The motif of the figure in the artist’s oeuvre functions as a structural device to explore abstract mark making. Crews-Chubb has observed, “I think that there is a lot of tension in my work; tension between the figurative and the abstract, between the material and the image.” That tension between abstraction and figuration takes cues from 20th Century modernist masters like Willem de Kooning and Georg Baselitz, who also used stylized figural motifs as a through-line in their highly experimental practices. In these smaller black-and-white studies, the framing device of the figure becomes less recognizable than in Crews-Chubb’s monumental paintings. The disparity between the two spaces highlights the drama of conflicting forces balanced in these Statuesque paintings.

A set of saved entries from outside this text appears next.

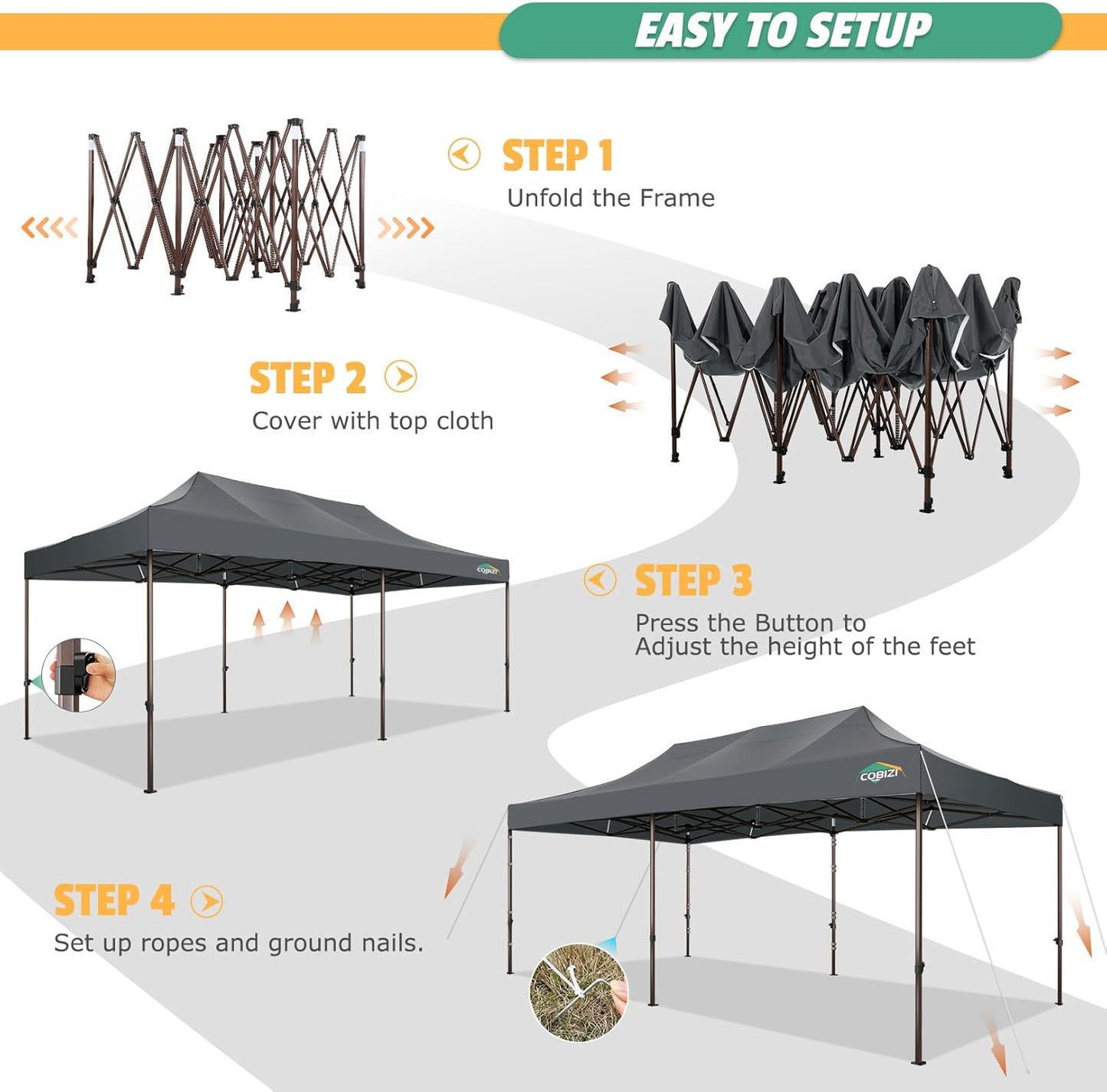 EASY TO SETUP

STEP 1
Unfold the Frame

STEP 2
Cover with top cloth

COBIZI

STEP 3
Press the Button to Adjust the height of the feet

COBIZI

STEP 4
Set up ropes and ground nails.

As the artist notes, “the figure-as-motif somehow controls the chaos.”
Daniel Crews-Chubb’s (b. 1984, Northampton, England; based in London, England) work is represented in the permanent collections of the Denver Art Museum, Denver CO; The Long Museum, Shanghai, China; Institute of Contemporary Art, Miami, FL; The Beth Rudin DeWoody Collection New York, NY; The Bunker Art Space, West Palm Beach, FL; The CC Foundation, Shanghai, China; Hall Art Foundation, New York, NY; Saatchi Gallery, London, UK; Chu Foundation 譽婷堂, Hong Kong; Deighton Family Collection, London, UK; Space K, Seoul, South Korea; Taylor Collection, Denver, CO; Longlati Foundation, Shanghai, China and Modern Forms Collection, London, UK. Crews-Chubb’s first institutional installation opened in June 2021 at the Wellington Arch, London, UK and his first major institutional exhibition opened in July 2023 at the Ashmolean Museum, Oxford, UK. He studied at Turps Art School, London and Chelsea College of Arts, London. He was awarded the Beers Contemporary Award for Emerging Art in 2014.